Normally, the concentration of creatinine in the blood of a healthy person is from 0.04-0.11 mmol / L or 55 to 115 μmol / L, which is 1.13 mg%. 1 l of blood plasma contains about 10 mg of creatinine.

The total amount of creatinine at its concentration of 1.13 mg% contained in the blood plasma of a healthy person is 30 mg. With a creatinine clearance of 70-130 ml / min, 30 mg of creatinine is removed from the blood in less than 1 hour.

Normally, 1-1.5 g of creatinine is excreted in the urine per day (in men, from 800 to 2000 mg per day, depending on the weight of the person).

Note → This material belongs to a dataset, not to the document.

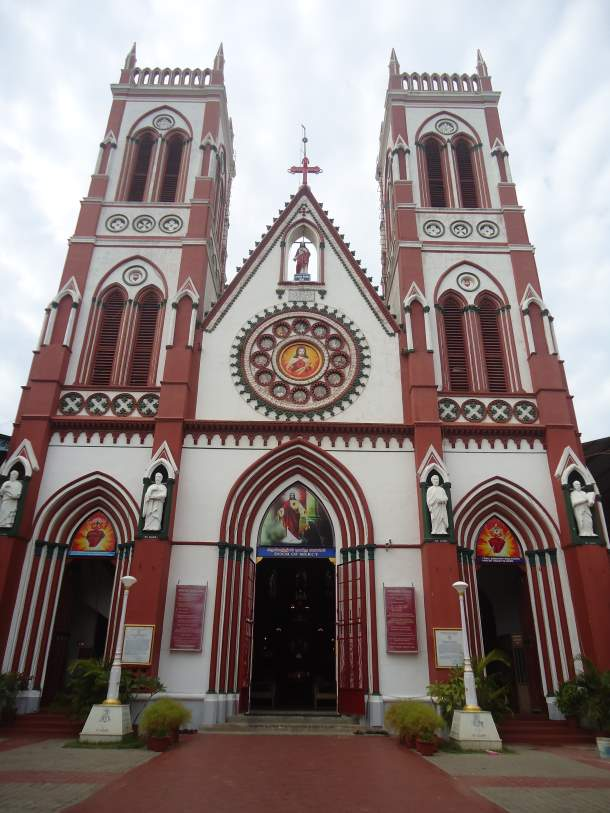 Basilica of the Sacred Heart of Jesus, Puducherry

100 ml of ultrafiltrate of the blood plasma of a healthy person, filtered for 1 min, contains about 1.1 mg of creatinine.

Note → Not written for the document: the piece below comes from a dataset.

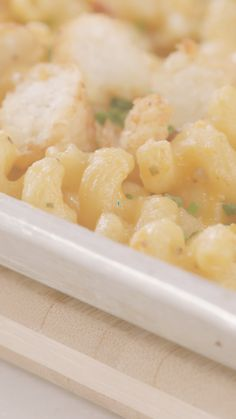 Looking for an easy at home recipe? Try this recipe for Sheet Pan Loaded Baked Potato Mac & Cheese. This recipe comes together easily using supermarket shortcuts from David Venable. Check out this week's episode of Half Homemade. Easy Delicious Recipes, Yummy Food, My Favorite Food, Favorite Recipes, Sheet Pan Suppers, Loaded Baked Potatoes, Home Recipes, Mac And Cheese, Low Carb Recipes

In a sick person with severe chronic renal failure, the concentration of creatinine in the blood can reach 2.5 mg% and higher, which is 25 mg / l.

In 100 ml of ultrafiltrate of blood plasma of a sick person, filtered for 1 min, contains about 2.5 mg of creatinine.

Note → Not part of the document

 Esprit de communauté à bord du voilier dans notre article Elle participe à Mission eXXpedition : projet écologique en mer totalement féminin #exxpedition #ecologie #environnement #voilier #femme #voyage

With mutual differential ultrafiltration, about 2.5-1.1 = 1.4 mg of creatinine will be removed from the patient’s blood within one minute and the same amount of creatinine will enter the blood of a healthy person. These values apply only to the first minute of "symbiotic" hemofiltration.

In the process of mutual differential ultrafiltration, the patient's creatinine content will decrease, and in a healthy person will increase, as a result, the difference in the creatinine concentrations in the partners plasma will decrease.

The kidneys of a healthy person can increase the volume of creatinine removed with an increase in its concentration in the blood. Ultimately, a dynamic equilibrium of the concentration gradient of creatinine in the blood of partners will be established, depending on the initial creatinine content in the patient’s blood and the excretory function of the kidneys of a healthy person.

Modern high-performance hemofilters: FX 80 Ultraflux, Fresenius and Sureflux-130UH, Nipro and others are fully capable of carrying out the estimated volume of “symbiotic” hemofiltration and ensure the purification of the blood of a sick person with chronic renal failure from uremic substances.

An example implementation of the method of "symbiotic" hemofiltration

To implement the method of "symbiotic" hemofiltration, there are all technical possibilities: they use the above-described device, which consists of hemofilters, perfusion pumps, special biocompatible catheters, plastic tubes, taps, an electronic unit; and materials - heparin, saline, disinfectants and dressings, tape clamps, plastic tubes, which are widely used in practical medicine.

During the procedure, in particular during night sleep, use the same techniques as with standard hemofiltration.

1. Initially, a thorough examination of partners is carried out: a healthy person and a patient. A healthy person is checked for the absence of cardiovascular, renal, hematological, allergic and other diseases.

2. In the surgical department, chronic sterile catheters are pre-installed for a patient and a healthy person, as is done in preparation for hemodialysis or hemofiltration.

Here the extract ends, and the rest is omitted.